In the course of my activity I have come across many companies which didn't keep written records of the directors' meetings, this being mainly due to its perception as unnecessary and to some lack of organisation.
"Why bother? We know what we discussed, we know what we decided", one might argue.
This is actually a rather common misconception, especially found amid small companies perhaps with two or three directors.
Yet, the reality is that not only is it very good practice to have minutes of all board meetings, but it is also a law requirement for all UK companies.
For obvious reasons, having a written record of what was discussed and resolved can only be of great help.

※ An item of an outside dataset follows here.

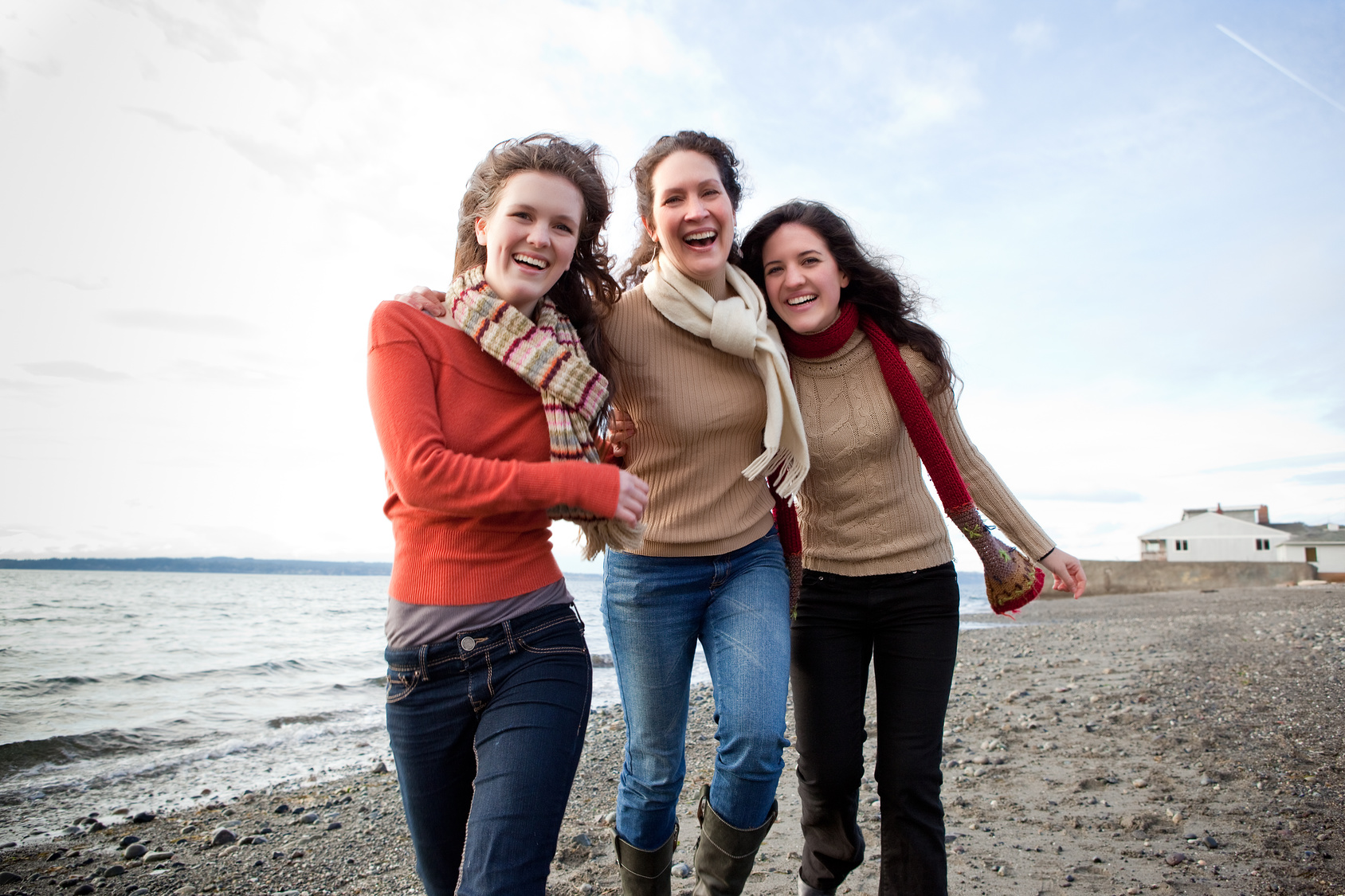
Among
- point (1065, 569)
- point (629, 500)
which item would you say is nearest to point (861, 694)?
point (1065, 569)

Can you imagine, in case of disputes, having to prove or even remember after a couple of years which directors agreed or disagreed on this or that matter? Who was present when that damned decision was made? Who made that resolution?
But even more importantly it is required by law.

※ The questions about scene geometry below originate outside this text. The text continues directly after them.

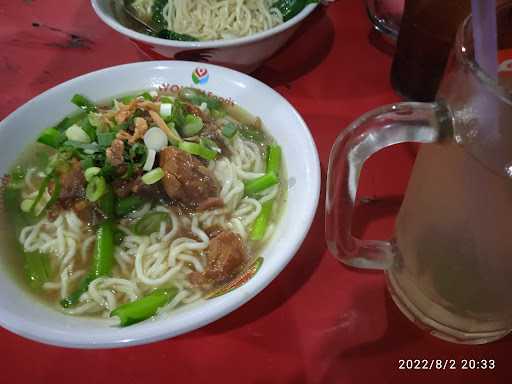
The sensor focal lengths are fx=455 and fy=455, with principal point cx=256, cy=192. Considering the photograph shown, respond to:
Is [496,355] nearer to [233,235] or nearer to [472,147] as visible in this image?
[472,147]

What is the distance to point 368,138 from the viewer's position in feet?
2.43

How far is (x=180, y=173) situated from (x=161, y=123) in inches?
7.0

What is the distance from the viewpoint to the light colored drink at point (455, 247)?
0.77 meters

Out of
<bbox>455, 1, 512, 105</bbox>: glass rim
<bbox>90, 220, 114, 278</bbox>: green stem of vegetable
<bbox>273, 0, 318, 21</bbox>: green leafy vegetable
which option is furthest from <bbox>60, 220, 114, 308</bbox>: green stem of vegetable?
<bbox>273, 0, 318, 21</bbox>: green leafy vegetable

As provided by Section 248 of the Companies Act, all companies must create written records (called minutes) of the directors' meetings and keep them for at least ten years. Failure to comply is an offence committed by every officer.
Surely everyone agrees the above two reasons are good enough for being compliant. And if you haven't done that before, it is good to start now. If something has not been done in the past there is no reason why you should not change today: changing for the better is always a good thing.
The taking of minutes can be delegated to someone else, usually a company secretary, who is a professional specialised in this kind of regulatory matters.